Historically, 1024 bytes was called a KiloByte in the context of binary computers until a few decades ago, and 2^20 was called a MegaByte. Eventually, enough lay people were confused, exacerbated by deceptive marketing that used decimal in a binary computer context, that a standards committee was formed to come up with new terms for the binary prefixes.

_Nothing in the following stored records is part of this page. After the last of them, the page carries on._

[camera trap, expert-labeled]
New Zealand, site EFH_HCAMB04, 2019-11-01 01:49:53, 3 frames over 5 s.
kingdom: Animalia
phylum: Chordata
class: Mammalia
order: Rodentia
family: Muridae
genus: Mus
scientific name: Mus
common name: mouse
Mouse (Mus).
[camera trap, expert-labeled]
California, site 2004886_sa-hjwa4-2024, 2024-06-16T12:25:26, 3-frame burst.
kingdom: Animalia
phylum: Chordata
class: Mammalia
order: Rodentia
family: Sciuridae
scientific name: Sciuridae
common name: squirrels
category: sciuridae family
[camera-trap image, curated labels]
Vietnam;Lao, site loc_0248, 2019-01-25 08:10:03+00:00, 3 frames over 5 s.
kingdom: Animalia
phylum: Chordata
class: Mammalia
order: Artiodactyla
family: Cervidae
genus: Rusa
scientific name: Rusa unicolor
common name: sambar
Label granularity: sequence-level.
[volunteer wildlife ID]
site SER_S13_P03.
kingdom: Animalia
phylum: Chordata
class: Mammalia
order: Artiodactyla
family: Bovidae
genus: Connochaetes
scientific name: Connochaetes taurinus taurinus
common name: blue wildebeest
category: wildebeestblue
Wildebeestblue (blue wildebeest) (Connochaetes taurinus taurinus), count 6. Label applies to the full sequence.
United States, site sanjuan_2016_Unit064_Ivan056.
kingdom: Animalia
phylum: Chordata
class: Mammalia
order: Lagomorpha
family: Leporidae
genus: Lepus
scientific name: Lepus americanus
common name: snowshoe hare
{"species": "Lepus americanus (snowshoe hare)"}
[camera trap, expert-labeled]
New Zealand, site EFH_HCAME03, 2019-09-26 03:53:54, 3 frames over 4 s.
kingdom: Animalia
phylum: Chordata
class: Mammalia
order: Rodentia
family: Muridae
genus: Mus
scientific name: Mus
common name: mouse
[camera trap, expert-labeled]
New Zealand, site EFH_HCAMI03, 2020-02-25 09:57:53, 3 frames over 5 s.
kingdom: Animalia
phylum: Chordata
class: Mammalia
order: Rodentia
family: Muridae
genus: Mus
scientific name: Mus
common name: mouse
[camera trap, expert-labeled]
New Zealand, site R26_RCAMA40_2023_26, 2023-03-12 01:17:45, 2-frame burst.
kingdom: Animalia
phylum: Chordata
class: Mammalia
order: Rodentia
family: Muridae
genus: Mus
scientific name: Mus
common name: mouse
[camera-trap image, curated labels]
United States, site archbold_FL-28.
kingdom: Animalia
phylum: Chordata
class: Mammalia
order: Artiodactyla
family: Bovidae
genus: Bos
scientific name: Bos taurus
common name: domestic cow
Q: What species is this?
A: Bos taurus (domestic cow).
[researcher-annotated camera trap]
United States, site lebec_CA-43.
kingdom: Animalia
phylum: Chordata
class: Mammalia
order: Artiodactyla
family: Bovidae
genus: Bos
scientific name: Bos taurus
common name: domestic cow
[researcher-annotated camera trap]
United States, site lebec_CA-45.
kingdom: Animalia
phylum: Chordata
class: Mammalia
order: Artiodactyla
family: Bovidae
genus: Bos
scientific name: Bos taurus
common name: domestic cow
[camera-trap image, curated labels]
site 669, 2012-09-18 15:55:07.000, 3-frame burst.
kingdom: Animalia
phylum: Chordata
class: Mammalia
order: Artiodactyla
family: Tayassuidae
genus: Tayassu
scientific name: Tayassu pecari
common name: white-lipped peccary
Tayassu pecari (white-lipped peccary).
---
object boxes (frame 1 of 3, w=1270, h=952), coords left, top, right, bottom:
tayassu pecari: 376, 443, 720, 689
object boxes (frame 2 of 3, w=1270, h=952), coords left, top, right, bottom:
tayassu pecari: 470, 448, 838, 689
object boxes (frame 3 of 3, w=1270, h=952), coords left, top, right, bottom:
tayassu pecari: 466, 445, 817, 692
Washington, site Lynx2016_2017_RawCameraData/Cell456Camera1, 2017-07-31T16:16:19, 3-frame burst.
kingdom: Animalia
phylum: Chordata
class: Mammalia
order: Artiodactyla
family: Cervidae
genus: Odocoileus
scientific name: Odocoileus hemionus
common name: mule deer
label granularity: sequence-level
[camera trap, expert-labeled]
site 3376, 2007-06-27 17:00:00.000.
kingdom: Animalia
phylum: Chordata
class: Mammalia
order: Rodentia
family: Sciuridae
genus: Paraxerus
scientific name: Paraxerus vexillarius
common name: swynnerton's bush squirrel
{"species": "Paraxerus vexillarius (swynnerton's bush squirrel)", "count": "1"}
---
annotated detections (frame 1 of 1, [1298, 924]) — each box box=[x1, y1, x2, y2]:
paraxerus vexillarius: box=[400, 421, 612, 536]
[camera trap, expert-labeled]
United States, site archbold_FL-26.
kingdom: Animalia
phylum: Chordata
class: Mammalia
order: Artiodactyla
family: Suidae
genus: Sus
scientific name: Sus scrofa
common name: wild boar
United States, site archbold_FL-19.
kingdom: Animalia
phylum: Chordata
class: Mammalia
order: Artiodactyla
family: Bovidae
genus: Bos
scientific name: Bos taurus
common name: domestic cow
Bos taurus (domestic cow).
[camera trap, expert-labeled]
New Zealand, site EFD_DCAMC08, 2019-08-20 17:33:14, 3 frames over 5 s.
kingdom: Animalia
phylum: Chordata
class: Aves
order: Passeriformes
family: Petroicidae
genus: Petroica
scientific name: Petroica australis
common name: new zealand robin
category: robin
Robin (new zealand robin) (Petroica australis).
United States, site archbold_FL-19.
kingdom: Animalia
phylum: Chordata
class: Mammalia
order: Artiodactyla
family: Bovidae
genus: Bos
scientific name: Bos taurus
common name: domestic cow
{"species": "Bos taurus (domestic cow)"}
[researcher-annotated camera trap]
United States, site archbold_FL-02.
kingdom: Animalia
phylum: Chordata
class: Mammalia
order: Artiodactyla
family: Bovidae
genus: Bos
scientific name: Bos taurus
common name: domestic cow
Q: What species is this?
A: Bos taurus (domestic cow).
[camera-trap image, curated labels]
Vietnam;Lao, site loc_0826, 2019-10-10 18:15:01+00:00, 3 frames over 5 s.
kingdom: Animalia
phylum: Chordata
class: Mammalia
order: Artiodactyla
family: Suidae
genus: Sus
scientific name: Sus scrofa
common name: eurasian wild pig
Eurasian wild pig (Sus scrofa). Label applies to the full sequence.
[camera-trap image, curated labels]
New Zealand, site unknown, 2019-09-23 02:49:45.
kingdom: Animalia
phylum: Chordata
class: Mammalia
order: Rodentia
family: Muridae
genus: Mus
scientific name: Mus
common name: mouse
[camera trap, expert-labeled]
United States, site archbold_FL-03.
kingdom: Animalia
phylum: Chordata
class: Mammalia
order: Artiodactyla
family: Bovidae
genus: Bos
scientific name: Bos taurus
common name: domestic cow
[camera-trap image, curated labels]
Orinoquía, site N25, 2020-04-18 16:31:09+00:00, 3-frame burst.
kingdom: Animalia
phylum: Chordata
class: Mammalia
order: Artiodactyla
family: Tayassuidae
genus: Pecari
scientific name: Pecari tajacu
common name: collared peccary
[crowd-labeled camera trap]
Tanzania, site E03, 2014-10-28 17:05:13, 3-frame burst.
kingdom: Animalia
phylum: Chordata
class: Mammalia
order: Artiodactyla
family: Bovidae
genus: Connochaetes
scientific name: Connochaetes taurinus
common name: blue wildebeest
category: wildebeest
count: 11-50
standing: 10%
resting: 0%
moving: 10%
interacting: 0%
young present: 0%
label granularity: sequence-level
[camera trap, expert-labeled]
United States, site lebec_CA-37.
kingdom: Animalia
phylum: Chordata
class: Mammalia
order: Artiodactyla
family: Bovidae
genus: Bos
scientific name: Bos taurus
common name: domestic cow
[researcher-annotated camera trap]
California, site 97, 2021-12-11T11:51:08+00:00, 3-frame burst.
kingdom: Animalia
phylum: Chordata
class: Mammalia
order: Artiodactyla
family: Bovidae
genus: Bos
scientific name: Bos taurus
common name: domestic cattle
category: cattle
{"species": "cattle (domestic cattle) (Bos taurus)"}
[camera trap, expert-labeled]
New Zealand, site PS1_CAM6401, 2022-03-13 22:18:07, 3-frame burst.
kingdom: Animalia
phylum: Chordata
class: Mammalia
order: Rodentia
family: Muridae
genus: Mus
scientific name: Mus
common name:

As usual, the committee solution was hated by all. 2^10 bytes was now to be called a “KibiByte”, 2^20 bytes is a “MibiByte”, and worst of all, 2^30 bytes is a “GiBiByte”. Hence the new nomenclature was pronounced “GiBiRish”. Fortunately, the abbreviations were more acceptable.
2^10 bytes KiBiByte KiB
2^20 bytes MiBiByte MiB
2^30 bytes GiBiByte GiB
2^40 bytes TiBiByte TiB
2^50 bytes PiBiByte PiB
Stuart Gathman
Confusingly, many unix utilities in Fedora still use the old convention of Kilo = 1024 in a binary computer context. For instance, df uses K,M,G,T,P,E,Z,Y to mean powers of 1024. It then added KB,MB,… for powers of 1000 and KiB,MiB,… for powers of 1024.
The binary prefixes get more unpronounceable past PeBiByte.
2^60 bytes ExBiByte EiB ~ Exabyte
2^70 bytes ZeBiByte ZiB ~ Zettabyte
2^80 bytes YoBiByte YiB ~ Yottabyte